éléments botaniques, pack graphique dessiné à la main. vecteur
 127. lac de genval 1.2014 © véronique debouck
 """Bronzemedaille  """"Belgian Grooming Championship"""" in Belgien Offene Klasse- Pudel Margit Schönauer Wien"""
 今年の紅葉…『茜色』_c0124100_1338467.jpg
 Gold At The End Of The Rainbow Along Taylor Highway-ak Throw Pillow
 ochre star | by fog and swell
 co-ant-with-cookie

### Task instructions
Print the material in full. Keep it exactly as it is.

### Answer
éléments botaniques, pack graphique dessiné à la main. vecteur
 127. lac de genval 1.2014 © véronique debouck
 """Bronzemedaille  """"Belgian Grooming Championship"""" in Belgien Offene Klasse- Pudel Margit Schönauer Wien"""
 今年の紅葉…『茜色』_c0124100_1338467.jpg
 Gold At The End Of The Rainbow Along Taylor Highway-ak Throw Pillow
 ochre star | by fog and swell
 co-ant-with-cookie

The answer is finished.